SpaceX shares fall below IPO price amid debt concerns
SpaceX stock has dropped below its debut price, wiping out billions in early market value and highlighting the risks for institutional and retail investors in the world's largest IPO.
SpaceX shares closed at $131.11 on Thursday, falling below their debut price of $135. The drop marks the end of the initial euphoria that followed the mid-June listing, which had briefly pushed the tech company's valuation above $2.6tn and made Elon Musk the world's first trillionaire. The stock has since fallen to a record low valuation of $1.72tn, with Musk's personal fortune dropping to $838bn according to Forbes.
The decline has been steep, with shares falling in seven of the last eight trading sessions. The largest single-day drop occurred on 22 June, coinciding with an announcement that the company would issue billions in new debt. Short sellers have capitalised on this downward trajectory, booking $3.88bn in profits, according to Bloomberg.
The falling price has erased significant paper gains for early backers, most notably Australian mining magnate Gina Rinehart. Her company, Hancock Prospecting, bought over $1bn worth of shares at the initial public offering. From the stock's peak, Rinehart saw a $500m paper gain wiped out, with Thursday's close implying a further $30m paper loss.

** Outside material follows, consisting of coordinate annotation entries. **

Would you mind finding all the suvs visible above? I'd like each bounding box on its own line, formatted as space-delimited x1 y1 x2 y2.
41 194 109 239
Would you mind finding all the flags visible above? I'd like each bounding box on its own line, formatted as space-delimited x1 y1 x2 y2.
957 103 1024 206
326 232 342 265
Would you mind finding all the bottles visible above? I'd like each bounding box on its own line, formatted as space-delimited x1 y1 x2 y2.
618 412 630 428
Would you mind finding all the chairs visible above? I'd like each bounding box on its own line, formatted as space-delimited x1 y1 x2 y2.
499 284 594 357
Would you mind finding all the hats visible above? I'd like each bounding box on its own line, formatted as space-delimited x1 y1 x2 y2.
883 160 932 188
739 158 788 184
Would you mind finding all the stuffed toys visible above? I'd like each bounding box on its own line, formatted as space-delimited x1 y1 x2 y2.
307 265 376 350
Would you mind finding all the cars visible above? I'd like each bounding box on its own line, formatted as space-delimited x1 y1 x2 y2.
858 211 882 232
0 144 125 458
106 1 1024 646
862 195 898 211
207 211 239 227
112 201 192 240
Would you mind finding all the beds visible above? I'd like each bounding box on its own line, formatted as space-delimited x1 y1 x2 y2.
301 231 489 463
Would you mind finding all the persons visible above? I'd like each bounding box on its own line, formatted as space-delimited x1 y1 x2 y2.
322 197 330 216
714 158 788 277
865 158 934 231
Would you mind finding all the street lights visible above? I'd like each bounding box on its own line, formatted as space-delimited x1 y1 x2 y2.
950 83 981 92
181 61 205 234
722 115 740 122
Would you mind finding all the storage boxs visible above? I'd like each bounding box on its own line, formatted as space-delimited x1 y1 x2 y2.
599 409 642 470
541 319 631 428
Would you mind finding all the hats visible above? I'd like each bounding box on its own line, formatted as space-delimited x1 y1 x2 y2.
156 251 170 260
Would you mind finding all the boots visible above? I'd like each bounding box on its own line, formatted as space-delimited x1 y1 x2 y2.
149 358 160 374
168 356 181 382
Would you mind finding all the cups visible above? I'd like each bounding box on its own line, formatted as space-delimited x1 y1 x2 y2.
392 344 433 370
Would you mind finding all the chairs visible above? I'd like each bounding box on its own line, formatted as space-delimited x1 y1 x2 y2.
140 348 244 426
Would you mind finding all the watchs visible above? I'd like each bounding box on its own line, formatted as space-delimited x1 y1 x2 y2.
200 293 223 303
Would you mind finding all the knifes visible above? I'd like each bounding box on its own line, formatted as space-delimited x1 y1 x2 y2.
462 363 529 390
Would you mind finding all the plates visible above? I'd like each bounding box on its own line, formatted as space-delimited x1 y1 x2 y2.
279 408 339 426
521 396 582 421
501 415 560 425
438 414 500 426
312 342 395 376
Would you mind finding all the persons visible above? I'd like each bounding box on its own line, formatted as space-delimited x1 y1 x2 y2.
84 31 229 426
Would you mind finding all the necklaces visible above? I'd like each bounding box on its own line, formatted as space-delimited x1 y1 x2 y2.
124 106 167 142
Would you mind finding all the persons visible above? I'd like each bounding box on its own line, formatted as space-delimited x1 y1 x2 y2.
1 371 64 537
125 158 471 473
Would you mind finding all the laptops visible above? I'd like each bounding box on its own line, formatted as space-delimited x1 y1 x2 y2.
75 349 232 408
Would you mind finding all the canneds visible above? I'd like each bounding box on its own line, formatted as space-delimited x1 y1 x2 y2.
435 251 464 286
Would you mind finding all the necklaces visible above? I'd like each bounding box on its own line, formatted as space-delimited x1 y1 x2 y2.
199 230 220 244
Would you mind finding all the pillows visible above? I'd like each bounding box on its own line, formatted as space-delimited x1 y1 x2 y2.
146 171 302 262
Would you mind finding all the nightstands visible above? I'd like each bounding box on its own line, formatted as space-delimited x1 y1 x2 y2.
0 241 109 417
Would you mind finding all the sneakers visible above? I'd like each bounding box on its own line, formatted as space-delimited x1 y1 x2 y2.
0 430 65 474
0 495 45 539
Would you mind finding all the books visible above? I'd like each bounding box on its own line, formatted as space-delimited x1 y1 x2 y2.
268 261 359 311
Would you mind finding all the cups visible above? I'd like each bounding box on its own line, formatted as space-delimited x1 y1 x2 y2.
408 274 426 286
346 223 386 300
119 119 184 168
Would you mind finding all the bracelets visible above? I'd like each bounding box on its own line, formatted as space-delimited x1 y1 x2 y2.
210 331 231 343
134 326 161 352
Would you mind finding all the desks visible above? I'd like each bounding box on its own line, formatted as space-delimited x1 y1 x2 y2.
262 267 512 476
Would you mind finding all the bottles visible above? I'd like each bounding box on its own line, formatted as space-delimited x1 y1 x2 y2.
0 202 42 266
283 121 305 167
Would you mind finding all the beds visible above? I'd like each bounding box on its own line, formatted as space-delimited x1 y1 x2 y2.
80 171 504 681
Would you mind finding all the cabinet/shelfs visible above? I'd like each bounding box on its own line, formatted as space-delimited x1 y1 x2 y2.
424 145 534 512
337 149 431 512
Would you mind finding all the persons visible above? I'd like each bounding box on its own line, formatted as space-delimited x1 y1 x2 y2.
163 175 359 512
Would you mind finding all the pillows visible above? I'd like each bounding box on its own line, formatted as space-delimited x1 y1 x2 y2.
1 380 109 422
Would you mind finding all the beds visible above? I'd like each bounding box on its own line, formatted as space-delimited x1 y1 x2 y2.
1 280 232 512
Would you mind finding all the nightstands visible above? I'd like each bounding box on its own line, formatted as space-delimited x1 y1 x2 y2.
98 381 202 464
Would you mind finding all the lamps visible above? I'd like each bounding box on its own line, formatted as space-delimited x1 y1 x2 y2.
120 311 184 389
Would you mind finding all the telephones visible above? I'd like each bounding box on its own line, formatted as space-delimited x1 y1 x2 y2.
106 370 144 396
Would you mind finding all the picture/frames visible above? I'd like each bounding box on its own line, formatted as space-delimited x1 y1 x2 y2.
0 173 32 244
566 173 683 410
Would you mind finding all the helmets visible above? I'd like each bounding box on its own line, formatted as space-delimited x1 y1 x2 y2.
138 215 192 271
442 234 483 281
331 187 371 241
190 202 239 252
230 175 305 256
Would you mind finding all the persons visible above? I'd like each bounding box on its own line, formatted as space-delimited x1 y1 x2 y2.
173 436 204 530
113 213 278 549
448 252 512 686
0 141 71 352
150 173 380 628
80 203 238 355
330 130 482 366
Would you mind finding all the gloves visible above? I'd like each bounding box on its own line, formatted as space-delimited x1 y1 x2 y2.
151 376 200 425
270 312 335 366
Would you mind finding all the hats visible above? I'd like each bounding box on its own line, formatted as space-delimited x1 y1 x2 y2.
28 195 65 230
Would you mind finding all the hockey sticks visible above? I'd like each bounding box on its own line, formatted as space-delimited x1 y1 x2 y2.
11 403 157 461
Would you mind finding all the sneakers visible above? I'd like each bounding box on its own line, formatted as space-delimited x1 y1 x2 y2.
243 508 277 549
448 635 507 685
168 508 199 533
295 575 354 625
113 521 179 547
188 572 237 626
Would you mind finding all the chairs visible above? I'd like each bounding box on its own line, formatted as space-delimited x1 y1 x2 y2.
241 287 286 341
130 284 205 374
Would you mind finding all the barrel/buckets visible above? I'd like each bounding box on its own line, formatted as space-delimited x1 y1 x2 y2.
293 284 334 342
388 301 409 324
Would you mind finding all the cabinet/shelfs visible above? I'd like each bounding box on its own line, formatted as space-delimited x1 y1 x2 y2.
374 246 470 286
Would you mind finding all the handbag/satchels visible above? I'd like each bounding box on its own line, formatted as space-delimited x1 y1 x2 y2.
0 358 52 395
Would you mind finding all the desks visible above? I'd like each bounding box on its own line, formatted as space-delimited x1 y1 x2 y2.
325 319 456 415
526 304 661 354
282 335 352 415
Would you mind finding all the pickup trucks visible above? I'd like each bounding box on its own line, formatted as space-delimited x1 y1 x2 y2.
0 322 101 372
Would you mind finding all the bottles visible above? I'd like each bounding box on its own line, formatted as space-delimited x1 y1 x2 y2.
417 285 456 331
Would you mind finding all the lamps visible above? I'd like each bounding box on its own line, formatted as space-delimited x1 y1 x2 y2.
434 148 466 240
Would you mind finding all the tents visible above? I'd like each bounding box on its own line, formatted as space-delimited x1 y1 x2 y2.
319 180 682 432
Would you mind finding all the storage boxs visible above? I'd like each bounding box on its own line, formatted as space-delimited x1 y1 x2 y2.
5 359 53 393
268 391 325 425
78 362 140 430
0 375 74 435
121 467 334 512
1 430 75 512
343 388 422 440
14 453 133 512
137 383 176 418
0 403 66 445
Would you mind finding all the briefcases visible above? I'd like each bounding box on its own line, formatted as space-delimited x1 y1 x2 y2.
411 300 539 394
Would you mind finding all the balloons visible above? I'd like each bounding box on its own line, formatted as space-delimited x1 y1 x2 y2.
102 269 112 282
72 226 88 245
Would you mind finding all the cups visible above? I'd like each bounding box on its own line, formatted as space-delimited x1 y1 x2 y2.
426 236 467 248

Tony Sycamore, a market analyst at IG Australia, suggested Rinehart is unlikely to be concerned by the short-term volatility. “You’re looking to invest in SpaceX for the long term, you’re backing the man,” Sycamore said. “She knows Elon personally.”
Hancock Prospecting declined to comment on its current position or whether it has traded the stock since the listing. Rinehart has previously praised Musk, stating in June that he “excels in every regard.” “Hancock favours investing in industries led by sensible, hard working, patriotic and exceptional people,” Rinehart said.
Retail investors are also feeling the pressure from the market correction. Australian broker CommSec reported a record 28,000 applications for the shares, a figure four times larger than the previous biggest local IPO. The offering was reportedly three times oversubscribed globally, meaning many hopeful buyers were locked out entirely.
Sycamore noted that while some local investors likely sold early to secure profits, others remain trapped in the red. “These types of investors, the mums and dads who supported it so willingly and so enthusiastically … obviously they would prefer to see it still trading at a profit,” he said. He cautioned that the stock requires a long horizon, adding: “It is something that is not going to pay off in a month or a year. You’re looking to be involved in this stock for a decade.”